(16. September 2018)
This debate has been in progress since Lanka was granted independence by the British in 1948. It involves the disfranchisement of plantation Tamils in 1948, the passing of the Official Language Bill (better known as the Sinhala Only Bill) in 1956, the 1958 riots against the Tamil community and those in 1977, the two insurrections by the Janatha Vimukthi Peramuna (Peoples Liberation Front – JVP) which were brutally suppressed, and the 1972 and 1977 constitutions, both of which stated that Sri Lanka is a Sinhala Buddhist country. These are matters which the country’s elite have consistently downplayed.
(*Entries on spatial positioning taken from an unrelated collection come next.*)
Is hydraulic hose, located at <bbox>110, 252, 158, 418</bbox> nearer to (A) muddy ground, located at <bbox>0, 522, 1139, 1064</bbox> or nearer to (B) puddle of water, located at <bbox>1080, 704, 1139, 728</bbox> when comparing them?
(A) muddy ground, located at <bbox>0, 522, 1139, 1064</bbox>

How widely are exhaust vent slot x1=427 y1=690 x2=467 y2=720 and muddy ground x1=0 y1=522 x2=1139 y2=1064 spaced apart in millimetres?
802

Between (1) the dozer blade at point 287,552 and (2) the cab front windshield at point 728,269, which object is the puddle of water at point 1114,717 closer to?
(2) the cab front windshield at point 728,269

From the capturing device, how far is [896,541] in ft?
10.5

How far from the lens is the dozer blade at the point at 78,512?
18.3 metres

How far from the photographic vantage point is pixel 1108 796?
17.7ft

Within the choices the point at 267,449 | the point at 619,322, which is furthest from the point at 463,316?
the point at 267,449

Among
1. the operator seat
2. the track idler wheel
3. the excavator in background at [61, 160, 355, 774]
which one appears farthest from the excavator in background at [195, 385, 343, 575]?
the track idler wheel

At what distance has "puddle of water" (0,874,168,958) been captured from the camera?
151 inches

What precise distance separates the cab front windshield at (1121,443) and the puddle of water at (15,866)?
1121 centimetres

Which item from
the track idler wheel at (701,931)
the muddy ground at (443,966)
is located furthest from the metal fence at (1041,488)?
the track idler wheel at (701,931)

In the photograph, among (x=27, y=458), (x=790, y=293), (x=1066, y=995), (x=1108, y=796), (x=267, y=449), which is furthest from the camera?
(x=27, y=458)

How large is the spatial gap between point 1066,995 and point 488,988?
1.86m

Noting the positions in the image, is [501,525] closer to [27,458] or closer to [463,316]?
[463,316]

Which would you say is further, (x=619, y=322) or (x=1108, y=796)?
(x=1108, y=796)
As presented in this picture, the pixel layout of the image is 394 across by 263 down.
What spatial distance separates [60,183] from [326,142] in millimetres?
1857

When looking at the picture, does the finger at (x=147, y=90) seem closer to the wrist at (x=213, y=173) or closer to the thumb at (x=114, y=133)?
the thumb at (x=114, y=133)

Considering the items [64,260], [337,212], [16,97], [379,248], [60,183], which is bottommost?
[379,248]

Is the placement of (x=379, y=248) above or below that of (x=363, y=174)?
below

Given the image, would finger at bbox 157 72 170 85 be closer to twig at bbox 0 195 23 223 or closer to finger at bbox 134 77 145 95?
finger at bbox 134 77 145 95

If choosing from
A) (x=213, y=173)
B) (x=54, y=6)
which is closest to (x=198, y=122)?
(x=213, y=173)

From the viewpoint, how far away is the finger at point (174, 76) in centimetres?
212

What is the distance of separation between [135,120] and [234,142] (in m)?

1983 was a pivotal year in the history of post-independence Sri Lanka. It was in July of that year a pogrom against Tamils in the south and east of Sri Lanka was instigated. Their possessions and business were looted, their houses burnt, many women were raped and probably 2,000 people were killed. This resulted in an exodus of around 100,000 Tamils from the south. It is not surprising that the civil war began in earnest in its bloody aftermath. It ended only with the complete victory of the Lankan state and the annihilation of the Liberation Tigers of Tamil Eelam (LTTE) twenty-six years later. During the conduct of the long civil war there were countless human rights violations by both sides, with the civilian population being caught in the middle. The conduct of the last phase of the war, known as Eelam War IV,[3] came under particular scrutiny by the international community. It is this scrutiny that has angered that section of the Sinhala community that refuses to admit any fault on their own side.